De la disparition de l’URSS à la réélection de Poutine

Boulevard Extérieur et la Maison Heinrich Heine ont organisé, le jeudi 8 mars à Paris, une table ronde intitulée : De la disparition de l’URSS à la réélection de Poutine : nouvelle Europe, nouvelle Russie ?, avec la participation de Reinhard Schäfers, ambassadeur d’Allemagne à Paris qui fut en poste à Moscou au début des années 1990, Andreï Gratchev, ancien porte-parole et conseiller de Mikhaïl Gorbatchev au temps de la perestroïka et Sylvie Kauffmann, éditorialiste au journal Le Monde. La table ronde était animée par Daniel Vernet, président de Boulevard-Exterieur.

L’imbrication indémêlable entre la politique intérieure et la politique extérieure de l’URSS/Russie est une précieuse grille de lecture pour appréhender l’histoire de la fin de l’URSS et la situation politique actuelle après la réélection de Poutine.

Première question : que savait-on « avant », avant la fin de l’URSS ?A partir de quel moment pouvait-on raisonnablement penser que la fin était proche ? Les explications logiques ne manquent pas, surtout après coup : l’URSS était le dernier empire, tous les autres s’étaient écroulés, l’essoufflement économique était manifeste, celui d’une ambition de grande puissance militaire dans une économie de pays sous-développé. Cette économie était-elle réformable ? De toute façon, la « cassure du mythe communiste dans sa rencontre avec la réalité » (Andreï Gratchev) ne permettait plus de palier aux manques. Mais cette cassure du mythe devait-elle entraîner nécessairement l’éclatement du pays ?
Mikhaïl Gorbatchev avait pris le pari de la réforme. Il voulait transformer l’URSS en un pays démocratique et compétitif, l’ancrer en Europe, chasser les démons de la guerre froide et de son insupportable course aux armements. Sa politique extérieure d’ouverture était à ses yeux un levier essentiel. Il avait besoin de temps pour transformer la société, les mentalités moulées dans le système stalinien, la passivité. Il avait besoin de l’aide étrangère pour passer ce cap parce que l’économie était dans une situation catastrophique.
Le réformateur s’est trouvé pris entre deux feux : d’un côté les conservateurs s’appuyant sur les trois piliers traditionnels du système stalinien — le Parti, l’armée et le KGB — pour interdire toute démocratisation et toute libéralisation, de l’autre les modernistes prêts à une réforme libérale de l’économie.
....
**Consigne:**
Dites si chacune des affirmations suivantes concorde avec le texte sur la table ronde, en répondant par oui ou par non et en citant mot pour mot le passage qui tranche.
(a) La table ronde s'est tenue à Paris le jeudi 8 mars.
(b) Sylvie Kauffmann animait la table ronde.
(c) Gorbatchev avait besoin de l'aide étrangère pour réformer le pays.
Les données placées après ce texte proviennent d'une autre source.
....
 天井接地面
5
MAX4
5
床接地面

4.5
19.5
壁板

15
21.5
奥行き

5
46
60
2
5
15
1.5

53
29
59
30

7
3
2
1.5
....
**Corrigé:**
(a) Oui : « le jeudi 8 mars à Paris ».
(b) Non : « La table ronde était animée par Daniel Vernet, président de Boulevard-Exterieur. »
(c) Oui : « Il avait besoin de l’aide étrangère pour passer ce cap parce que l’économie était dans une situation catastrophique. »